=== Task instructions ===
Copy the lines between the one holding "As measured from" and the one holding "3522 centimetres", inclusive, with every number in the answers (the distances) multiplied by 2.2 and rounded to a whole number, halves rounded up. Leave the rest of those records unchanged.

=== Provided data ===
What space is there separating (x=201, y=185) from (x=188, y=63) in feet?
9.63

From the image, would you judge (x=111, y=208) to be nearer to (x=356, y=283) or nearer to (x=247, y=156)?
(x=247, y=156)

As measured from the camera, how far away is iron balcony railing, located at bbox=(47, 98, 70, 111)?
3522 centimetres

--

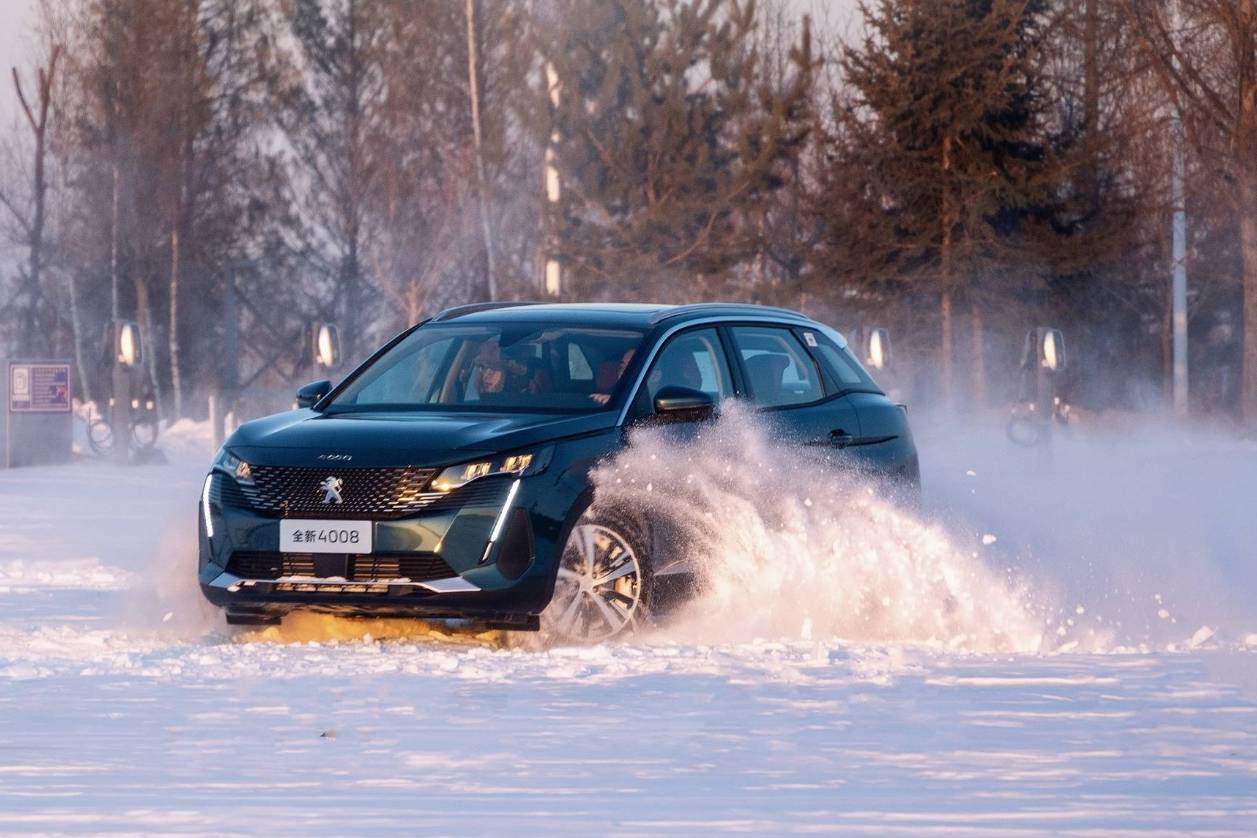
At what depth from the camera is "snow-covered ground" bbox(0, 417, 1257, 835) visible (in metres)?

* * *

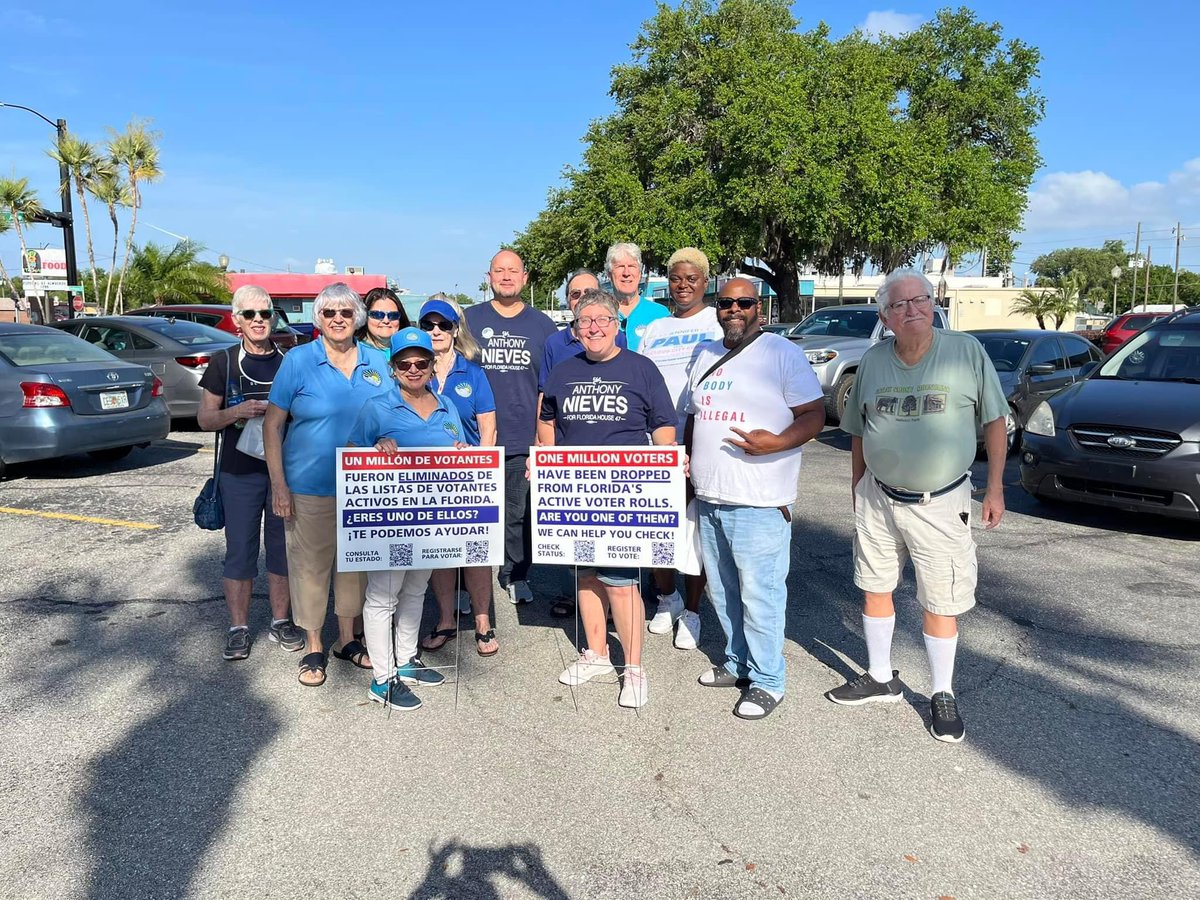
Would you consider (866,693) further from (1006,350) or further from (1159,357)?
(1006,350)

=== The answer ===
As measured from the camera, how far away is iron balcony railing, located at bbox=(47, 98, 70, 111)?
7748 centimetres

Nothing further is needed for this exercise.